Under such conditions it’s not surprising to hit an error that few others seem to have hit before, and for which the majority of Google hits are for that irritating type of site that merely lists all of the Oracle errors in the documentation whether or not they have information on how to fix them.

Thus it is with “ORA-38435: missing elementary attribute value or invalid name-value pairs”.

Here’s how I found the root cause of the error in my case.

It was thrown when running a SELECT statement with the EVALUATE condition. The code looks something like this (slightly obfuscated for no real reason other than paranoia):

select
 i.inbox_name,
 D.*
from
 INBOX_EXPRESSIONS i,
 DATA_TABLE D
where
 evaluate (
   I.INBOX_EXPRESSION,
     My_Event(
       D.SERVICE,
       D.FILTER,
       ... blah blah blah ...
       D.SUMMARY,
       D.IDENTIFIER).getVarChar()
 )= 1
/

Firstly, the error was thrown in a predictable fashion after something like the 450th row of the result set had been returned. I re-executed it through SQL*Plus with an arraysize of 1, slightly modified to just return the ROWID of DATA_TABLE.

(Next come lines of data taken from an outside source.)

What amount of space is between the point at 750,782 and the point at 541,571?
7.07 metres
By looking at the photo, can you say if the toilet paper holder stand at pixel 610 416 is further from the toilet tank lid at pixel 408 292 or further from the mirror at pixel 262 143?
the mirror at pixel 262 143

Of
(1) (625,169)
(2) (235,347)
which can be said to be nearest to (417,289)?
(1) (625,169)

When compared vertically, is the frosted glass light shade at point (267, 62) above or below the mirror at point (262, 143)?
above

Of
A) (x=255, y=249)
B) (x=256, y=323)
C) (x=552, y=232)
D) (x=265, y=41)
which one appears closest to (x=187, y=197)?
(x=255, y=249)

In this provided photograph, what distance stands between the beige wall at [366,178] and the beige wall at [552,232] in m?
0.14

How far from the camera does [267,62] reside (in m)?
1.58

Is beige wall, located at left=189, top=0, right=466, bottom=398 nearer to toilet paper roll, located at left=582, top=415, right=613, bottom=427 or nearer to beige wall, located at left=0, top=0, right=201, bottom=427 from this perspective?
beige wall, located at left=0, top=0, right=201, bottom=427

This result set showed ascending values of ROWID, which agreed with the execution plan that showed a full table scan of DATA_TABLE.

The error was thrown after the ROWID “AABonGAAJAAH1UeAAA” was returned.

I modified the query to something like:

select
 i.inbox_name,
 D.ROWID
from
 INBOX_EXPRESSIONS i,
 (SELECT * FROM DATA_TABLE WHERE ROWID = 'AABonGAAJAAH1UeAAA') D
where
 evaluate (
   I.INBOX_EXPRESSION,
     My_Event(
       D.SERVICE,
       D.FILTER,
       ... blah blah blah ...
       D.SUMMARY,
       D.IDENTIFIER).getVarChar()
 )= 1
/

This returned a correct row.

I then incremented the ROWID to ‘AABonGAAJAAH1UeAAB’ and re-executed, getting 0 rows. I kept incrementing until I reached ‘AABonGAAJAAH1UeAAF’ at which point the error was thrown.

Ah hah.

From the error stack it looked as if the error was raised by Evaluate, rather than the function My_Event.GatVarChar(), so I tested that by including the call to My_Event.GetVarchar() in a query against the columns of DATA_TABLE, and to see what it was returning for each row. Hopefully I’d spot something that looked like bad syntax on the error-raising row that might trip up the Evaluate() function.

And there it was:

SERVICE=>to_number('0'),FILTER=>'abc', ... ,SUMMARY=>'System's IPs are not responding.',...'

The inclusion of a single quote in the value of the column SUMMARY caused the GetVarchar function to construct an invalid string that was then passed to Evaluate().

The fix was fairly straightforward of course — replace every occurrence of a single single-quote with two single-quotes in the string columns.

select
 i.inbox_name,
 D.*
from
 INBOX_EXPRESSIONS i,
 DATA_TABLE D
where
 evaluate (
   I.INBOX_EXPRESSION,
     My_Event(
       D.SERVICE,
       Replace(D.FILTER,'''',''''''),
       ... blah blah blah ...
       Replace(D.SUMMARY,'''',''''''),
       Replace(D.IDENTIFIER,'''','''''')).getVarChar()
 )= 1
/

I’d not be surprised if there were other potential causes.

And by the way the handsome list of single-quotes reminds me of this:

James, while John had had “had”, had had “had had”; “had had” had had a better effect on the teacher

My_Event.GetVarchar()

Serious Space Savings

I knew this would happen before I even tried it.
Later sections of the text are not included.